While U.S. officials have expressed a willingness to station a small residual force in the country, it is unclear if the Iraqi government will make the request, which faces strong opposition in Iraq.
A large U.S. diplomatic presence will remain, however, and the departments of state and defense are wrestling with how to provide security for the U.S. Embassy in Baghdad—which is a target of rocket attacks—and diplomatic outposts in the provinces.
As the military withdraws, Mr. Kennedy said, the State Department will rely on contractors to carry out a range of military-style missions that he said were “not inherently governmental,” including providing emergency medical evacuation, operating systems to detect and warn against incoming rocket or artillery fire, or rescue diplomatic personnel under attack.

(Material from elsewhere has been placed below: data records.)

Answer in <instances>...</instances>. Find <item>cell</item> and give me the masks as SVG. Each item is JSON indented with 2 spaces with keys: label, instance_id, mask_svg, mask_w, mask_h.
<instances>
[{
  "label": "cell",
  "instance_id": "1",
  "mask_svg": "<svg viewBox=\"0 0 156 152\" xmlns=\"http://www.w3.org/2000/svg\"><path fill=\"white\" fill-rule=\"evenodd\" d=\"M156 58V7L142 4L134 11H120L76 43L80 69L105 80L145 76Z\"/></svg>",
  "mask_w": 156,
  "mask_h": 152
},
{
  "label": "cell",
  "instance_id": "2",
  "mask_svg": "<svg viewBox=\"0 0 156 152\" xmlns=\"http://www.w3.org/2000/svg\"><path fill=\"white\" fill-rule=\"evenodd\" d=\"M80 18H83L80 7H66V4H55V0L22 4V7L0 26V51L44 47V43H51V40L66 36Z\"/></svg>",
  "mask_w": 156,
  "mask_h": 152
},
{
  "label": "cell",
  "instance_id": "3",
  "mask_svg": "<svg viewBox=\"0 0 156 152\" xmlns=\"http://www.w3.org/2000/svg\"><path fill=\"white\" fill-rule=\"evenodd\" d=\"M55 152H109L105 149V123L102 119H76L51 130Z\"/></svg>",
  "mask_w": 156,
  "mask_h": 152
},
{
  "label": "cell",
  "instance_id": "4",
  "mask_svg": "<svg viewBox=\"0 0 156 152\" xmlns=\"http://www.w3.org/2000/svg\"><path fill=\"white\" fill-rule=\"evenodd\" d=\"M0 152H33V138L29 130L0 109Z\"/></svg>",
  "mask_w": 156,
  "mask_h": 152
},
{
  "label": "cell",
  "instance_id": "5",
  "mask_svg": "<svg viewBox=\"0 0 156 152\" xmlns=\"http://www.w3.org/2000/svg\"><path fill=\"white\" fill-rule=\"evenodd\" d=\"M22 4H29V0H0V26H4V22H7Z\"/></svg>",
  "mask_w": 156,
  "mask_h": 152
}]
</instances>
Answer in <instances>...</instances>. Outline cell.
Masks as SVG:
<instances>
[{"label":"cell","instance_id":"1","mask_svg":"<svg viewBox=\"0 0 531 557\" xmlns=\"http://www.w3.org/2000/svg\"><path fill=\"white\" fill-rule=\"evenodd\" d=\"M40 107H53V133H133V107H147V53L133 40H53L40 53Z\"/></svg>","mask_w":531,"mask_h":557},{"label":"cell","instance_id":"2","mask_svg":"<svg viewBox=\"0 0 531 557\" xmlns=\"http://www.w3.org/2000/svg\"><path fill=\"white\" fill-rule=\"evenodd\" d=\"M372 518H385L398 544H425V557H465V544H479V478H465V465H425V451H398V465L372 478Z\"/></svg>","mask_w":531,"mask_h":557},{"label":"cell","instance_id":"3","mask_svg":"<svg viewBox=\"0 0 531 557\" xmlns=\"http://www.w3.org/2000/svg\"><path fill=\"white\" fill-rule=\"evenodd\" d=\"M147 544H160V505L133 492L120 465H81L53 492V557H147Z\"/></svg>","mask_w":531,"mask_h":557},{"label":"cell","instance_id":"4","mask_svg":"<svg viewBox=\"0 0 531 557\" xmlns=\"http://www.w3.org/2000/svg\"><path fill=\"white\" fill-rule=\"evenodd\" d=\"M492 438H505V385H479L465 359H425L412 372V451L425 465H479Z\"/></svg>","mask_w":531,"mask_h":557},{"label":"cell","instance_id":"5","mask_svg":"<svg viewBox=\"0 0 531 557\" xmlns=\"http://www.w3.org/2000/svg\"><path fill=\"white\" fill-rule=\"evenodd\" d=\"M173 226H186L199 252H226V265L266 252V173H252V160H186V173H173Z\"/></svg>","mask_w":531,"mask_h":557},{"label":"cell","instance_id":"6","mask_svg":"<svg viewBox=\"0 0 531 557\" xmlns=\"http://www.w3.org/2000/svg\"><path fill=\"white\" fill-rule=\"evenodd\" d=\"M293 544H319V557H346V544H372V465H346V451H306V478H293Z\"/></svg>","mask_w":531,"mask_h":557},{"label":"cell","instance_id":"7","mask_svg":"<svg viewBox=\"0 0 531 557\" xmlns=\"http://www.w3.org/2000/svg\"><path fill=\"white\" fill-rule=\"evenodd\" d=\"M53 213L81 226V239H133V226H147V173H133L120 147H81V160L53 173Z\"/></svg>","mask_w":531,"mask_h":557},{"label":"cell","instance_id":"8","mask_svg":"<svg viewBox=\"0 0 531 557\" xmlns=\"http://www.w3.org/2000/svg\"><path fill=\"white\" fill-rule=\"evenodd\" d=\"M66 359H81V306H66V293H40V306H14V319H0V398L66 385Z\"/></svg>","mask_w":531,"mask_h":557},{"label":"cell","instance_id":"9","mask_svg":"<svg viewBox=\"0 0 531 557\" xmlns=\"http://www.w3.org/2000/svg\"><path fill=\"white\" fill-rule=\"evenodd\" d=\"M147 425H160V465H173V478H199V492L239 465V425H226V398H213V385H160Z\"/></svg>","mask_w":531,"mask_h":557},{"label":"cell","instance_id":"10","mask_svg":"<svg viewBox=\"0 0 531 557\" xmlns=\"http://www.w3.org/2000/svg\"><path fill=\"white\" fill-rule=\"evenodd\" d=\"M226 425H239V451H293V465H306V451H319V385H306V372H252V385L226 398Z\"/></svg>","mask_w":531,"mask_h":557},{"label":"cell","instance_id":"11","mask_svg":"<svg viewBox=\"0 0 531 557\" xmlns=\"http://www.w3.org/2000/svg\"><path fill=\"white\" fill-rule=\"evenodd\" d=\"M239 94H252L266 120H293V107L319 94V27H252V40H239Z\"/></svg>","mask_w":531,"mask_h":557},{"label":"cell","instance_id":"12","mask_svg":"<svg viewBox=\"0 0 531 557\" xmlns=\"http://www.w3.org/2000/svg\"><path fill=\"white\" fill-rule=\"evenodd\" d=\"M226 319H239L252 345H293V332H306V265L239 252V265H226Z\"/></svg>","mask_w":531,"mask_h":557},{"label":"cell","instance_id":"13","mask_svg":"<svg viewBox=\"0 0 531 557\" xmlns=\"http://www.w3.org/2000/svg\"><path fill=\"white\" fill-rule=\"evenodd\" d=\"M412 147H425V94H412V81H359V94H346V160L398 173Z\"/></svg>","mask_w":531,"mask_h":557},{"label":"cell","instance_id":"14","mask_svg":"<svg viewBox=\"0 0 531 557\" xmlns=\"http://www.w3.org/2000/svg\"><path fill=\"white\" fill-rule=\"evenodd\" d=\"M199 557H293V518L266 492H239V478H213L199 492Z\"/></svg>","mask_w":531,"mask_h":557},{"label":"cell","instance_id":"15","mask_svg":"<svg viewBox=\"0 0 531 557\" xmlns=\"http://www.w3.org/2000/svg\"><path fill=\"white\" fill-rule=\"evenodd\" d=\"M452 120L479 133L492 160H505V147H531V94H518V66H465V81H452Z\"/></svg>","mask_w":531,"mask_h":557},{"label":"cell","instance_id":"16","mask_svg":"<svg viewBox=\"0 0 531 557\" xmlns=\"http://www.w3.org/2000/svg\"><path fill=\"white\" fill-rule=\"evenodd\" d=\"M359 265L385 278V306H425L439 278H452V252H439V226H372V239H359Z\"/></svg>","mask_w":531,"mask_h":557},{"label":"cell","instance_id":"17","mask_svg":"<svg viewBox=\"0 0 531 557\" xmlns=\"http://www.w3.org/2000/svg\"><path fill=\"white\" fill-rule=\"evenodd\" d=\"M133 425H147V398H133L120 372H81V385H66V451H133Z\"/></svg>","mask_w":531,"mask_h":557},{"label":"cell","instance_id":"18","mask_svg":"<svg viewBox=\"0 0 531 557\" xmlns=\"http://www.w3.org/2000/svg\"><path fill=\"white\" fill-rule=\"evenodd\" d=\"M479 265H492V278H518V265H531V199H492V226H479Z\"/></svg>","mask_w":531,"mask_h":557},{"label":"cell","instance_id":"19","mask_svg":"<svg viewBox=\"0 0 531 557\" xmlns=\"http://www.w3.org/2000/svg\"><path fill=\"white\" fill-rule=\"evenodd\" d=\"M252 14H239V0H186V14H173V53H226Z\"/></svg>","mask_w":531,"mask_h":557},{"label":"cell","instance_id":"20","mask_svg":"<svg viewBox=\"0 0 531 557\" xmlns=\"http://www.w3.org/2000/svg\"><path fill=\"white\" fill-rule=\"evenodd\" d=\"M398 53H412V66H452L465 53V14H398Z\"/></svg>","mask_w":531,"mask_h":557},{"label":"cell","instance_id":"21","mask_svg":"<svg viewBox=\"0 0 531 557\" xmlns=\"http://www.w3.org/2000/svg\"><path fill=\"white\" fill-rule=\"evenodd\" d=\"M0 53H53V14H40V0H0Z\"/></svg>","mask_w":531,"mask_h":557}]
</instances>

The contract security force slated for Iraq would far outstrip the State Department’s in-house diplomatic security force. Mr. Kennedy said the State Department currently employs around 1,800 diplomatic security personnel around the world.
According to Mr. Kennedy, the military is handing over nearly 4,000 pieces of military hardware to the State Department, equipment valued at approximately $209 million. The hardware includes biometric equipment for screening personnel, and 60 armored vehicles designed to withstand roadside bomb attacks. The military is handing over systems that provide warning of attacks.
The State Department has awarded a series of multiyear contracts to private security companies for guard forces, including a $974 million award to SOC Inc. to guard the embassy in Baghdad, $1.5 billion to Triple Canopy Inc. for mobile security, and $401 million to Global Strategies Group Inc. for guarding a consulate in Basra. The State Department has also awarded a contract for medical services.